Los colonizadores sembraron las semillas de las diferencias, y en estas tierras crecieron las discriminaciones. Los colonizados se encargan de regarlas todos los días para que nunca desaparezca. Aquí está la madre del borrego.
Comencé estas reflexiones diciendo: “una fuerte angustia invadió mi corazón”. Lo cierro con la respuesta generalizada de los protagonistas del film después de ver su película y ante la primera pregunta que realicé en un posterior taller:
-¿Qué sintieron?
Respuesta: -Mucha angustia.
Con solo mirar sus rostros y los ojos vidriosos alcanzaba para comprobar que el dolor había regresado a nuestro ámbito de trabajo. Me asusté; y por unos instantes me quedé en silencio. Julieta, que había recuperado la calma, soltó a modo de grito: -Pero lo pude decir. A ella se le fueron sumando otras opiniones y disculpas; y las almas se fueron limpiando, una a una, en una maratónica catarsis que devolvía las sonrisas y la belleza a todos esos rostros.
Terminaron con el clásico:
-Profe, podemos ir a jugar al patio.
Con mi respuesta afirmativa salieron todos corriendo del aula, momento en que apareció un detalle que embriagó mi corazón. Cada uno se fue deteniendo en la puerta para esperar al compañero, cruzaron miradas conmigo, y luego bajaron las escaleras que los conducía al paraíso; todos juntos, abrazados. Al ver los primeros frutos, una vez más comprobé que mi tarea recién comenzaba.
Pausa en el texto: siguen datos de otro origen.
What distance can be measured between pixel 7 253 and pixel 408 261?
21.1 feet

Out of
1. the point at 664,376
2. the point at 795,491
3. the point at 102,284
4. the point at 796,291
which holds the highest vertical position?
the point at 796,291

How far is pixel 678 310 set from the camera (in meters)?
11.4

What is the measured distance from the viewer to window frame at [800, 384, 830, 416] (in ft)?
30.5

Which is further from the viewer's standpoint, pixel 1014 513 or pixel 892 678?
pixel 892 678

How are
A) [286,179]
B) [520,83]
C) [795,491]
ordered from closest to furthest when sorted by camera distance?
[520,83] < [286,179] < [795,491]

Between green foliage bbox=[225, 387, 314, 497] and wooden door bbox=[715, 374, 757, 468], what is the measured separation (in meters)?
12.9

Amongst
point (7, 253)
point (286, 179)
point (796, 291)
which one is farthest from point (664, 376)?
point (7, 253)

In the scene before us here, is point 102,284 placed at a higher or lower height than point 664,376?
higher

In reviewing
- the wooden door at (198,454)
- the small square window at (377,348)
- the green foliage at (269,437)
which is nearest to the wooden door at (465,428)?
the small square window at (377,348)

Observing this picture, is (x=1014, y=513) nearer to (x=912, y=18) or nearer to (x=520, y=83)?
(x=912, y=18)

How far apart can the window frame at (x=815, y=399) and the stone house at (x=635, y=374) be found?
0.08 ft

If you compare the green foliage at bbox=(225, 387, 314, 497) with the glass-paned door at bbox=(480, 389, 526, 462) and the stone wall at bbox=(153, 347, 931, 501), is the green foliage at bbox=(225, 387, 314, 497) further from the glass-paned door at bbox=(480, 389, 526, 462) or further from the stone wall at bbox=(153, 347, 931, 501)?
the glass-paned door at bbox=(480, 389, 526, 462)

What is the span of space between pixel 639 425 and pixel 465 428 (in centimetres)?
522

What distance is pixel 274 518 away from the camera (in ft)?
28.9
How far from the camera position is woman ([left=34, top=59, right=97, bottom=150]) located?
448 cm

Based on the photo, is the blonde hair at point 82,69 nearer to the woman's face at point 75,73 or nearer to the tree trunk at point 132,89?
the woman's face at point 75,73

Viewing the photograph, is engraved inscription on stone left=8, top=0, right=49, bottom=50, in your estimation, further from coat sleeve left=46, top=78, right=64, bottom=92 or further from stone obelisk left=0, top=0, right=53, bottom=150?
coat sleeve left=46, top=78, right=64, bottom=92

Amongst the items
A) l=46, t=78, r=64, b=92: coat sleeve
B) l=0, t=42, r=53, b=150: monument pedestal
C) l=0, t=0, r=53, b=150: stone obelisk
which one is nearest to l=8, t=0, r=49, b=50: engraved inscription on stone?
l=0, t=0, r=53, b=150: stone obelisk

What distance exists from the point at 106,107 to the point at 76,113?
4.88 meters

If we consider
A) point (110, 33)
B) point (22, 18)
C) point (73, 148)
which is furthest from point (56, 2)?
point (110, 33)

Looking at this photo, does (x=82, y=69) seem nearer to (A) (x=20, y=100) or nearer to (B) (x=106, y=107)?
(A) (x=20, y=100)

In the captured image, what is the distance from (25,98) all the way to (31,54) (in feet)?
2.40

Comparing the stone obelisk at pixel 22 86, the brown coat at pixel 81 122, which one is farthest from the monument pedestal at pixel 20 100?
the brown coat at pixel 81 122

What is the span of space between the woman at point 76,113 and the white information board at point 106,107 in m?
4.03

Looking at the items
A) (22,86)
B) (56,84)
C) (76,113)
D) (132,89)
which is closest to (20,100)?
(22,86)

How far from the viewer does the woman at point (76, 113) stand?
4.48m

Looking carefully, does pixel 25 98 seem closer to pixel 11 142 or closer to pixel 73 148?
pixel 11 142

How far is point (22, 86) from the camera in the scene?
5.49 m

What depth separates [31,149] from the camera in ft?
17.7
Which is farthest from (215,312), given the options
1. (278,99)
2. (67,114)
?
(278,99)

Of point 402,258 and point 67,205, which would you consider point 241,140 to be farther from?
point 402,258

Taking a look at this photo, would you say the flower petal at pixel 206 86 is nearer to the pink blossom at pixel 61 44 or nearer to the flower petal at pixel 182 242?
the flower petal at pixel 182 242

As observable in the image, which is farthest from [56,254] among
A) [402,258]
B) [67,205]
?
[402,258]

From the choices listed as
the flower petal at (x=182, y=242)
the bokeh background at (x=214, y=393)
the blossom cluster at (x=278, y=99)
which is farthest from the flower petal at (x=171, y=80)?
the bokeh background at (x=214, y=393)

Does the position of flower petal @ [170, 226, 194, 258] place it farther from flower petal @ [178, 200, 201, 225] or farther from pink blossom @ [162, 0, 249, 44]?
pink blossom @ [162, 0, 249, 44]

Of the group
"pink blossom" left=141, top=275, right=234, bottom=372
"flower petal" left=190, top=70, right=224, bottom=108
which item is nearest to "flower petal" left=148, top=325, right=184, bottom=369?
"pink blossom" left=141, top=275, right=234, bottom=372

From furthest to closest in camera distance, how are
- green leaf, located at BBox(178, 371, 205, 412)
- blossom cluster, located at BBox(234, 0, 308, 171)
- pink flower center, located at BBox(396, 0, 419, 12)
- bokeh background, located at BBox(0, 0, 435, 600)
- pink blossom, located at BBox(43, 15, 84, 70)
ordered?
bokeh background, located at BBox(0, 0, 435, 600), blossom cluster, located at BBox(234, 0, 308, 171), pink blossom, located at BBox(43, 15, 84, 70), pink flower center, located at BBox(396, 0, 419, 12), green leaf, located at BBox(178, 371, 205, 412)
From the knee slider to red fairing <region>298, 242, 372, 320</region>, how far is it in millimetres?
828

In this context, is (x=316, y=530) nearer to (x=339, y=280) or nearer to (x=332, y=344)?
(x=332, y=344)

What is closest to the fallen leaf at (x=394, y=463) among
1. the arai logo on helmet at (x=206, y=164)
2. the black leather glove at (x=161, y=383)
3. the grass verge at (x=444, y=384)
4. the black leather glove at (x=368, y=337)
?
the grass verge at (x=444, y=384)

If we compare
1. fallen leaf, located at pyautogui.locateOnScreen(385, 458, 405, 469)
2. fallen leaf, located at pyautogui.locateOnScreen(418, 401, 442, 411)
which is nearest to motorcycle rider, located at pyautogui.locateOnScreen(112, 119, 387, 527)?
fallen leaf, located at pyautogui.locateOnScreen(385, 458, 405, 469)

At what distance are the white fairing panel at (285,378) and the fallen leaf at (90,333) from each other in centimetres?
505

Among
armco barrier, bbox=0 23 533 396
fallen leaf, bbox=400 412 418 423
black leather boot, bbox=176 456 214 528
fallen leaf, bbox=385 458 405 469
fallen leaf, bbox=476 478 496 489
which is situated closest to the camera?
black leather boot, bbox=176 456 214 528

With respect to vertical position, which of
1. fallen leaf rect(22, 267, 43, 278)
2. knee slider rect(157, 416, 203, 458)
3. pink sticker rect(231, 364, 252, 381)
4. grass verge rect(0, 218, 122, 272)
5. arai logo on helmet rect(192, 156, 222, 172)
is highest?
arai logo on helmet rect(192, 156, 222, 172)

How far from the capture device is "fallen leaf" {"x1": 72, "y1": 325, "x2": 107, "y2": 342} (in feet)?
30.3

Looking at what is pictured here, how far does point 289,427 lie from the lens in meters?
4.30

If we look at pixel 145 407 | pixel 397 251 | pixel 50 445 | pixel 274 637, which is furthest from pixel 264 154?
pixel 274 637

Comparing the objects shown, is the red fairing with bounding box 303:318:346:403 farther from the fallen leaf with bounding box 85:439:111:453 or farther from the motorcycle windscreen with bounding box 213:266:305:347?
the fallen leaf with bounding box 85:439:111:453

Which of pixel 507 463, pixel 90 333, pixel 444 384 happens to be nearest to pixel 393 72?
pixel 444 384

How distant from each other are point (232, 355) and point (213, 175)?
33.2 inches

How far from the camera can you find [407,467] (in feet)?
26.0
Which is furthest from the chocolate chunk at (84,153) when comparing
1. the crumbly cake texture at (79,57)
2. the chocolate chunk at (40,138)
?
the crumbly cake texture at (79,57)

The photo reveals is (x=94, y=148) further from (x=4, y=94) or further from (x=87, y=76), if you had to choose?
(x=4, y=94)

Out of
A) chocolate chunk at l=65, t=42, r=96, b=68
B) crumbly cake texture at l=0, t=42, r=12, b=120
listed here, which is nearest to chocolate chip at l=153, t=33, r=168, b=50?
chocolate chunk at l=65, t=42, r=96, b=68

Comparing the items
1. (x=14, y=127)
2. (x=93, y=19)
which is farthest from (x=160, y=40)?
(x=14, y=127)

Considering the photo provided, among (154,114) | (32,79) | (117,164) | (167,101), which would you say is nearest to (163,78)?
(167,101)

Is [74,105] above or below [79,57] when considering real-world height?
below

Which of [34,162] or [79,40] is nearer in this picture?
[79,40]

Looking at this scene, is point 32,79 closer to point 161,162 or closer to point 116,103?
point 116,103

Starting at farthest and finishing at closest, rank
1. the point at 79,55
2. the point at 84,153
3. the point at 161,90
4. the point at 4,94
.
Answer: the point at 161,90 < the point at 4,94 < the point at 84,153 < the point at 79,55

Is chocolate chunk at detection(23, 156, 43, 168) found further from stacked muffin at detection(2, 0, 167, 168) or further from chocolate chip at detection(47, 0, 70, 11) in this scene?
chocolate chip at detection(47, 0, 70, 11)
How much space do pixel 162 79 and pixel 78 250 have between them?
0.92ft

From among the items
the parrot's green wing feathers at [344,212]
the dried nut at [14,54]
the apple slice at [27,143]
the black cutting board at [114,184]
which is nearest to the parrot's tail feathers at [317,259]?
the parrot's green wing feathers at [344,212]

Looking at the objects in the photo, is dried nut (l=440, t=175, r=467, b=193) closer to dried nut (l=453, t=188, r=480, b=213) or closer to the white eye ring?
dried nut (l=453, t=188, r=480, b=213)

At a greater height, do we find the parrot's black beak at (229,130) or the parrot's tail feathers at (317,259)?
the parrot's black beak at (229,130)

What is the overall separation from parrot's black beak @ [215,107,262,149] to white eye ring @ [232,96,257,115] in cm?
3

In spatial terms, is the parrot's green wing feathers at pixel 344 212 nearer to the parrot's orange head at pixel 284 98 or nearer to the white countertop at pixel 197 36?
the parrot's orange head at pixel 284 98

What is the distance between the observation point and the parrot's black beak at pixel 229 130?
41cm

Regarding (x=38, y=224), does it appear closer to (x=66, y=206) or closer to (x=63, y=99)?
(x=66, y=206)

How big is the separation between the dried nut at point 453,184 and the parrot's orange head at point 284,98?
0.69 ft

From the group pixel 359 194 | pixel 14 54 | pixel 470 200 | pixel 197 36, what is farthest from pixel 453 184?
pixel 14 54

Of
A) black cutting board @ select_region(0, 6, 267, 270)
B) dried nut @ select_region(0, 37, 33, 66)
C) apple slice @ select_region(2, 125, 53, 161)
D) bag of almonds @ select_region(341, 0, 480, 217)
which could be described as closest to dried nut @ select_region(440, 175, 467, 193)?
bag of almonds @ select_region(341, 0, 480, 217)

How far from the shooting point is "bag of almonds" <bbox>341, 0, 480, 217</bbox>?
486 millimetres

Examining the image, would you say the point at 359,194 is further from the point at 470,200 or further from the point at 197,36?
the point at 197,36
Se dice por ahí que una imagen puede más que mil palabras. Doy fe y testimonio de la veracidad de esta afirmación; y reafirmo mi decisión tomada hace ya un largo tiempo: cambio palabras por una imagen; Porque así aprendo más. Pablo Freire me enseñó que primero hay que leer al mundo para luego escribirlo. La imagen me ayudó, en esta ocasión, a leer mejor la realidad de mi ciudad. Y por mi bien como persona, como ser humano intento ser un buen alumno de Freire.
(1) Ver nuestra nota sobre “Educación, Discriminación y antisemitismo”
(2) De hecho la película “¿Competir o Compartir?” fue invitada a participar en diversos festivales de cine documental a nivel nacional e internacional en los últimos 2 años. La última invitación fue para participar en el Festival Internacional de Cine Documental sobre Derechos Humanos a realizarse en Toronto- Canada en Marzo del 2010.
(3) Recomiendo leer el trabajo “Manual de las zonzeras argentinas” de Arturo Jauretche donde hay un capítulo referido a esta estupidez.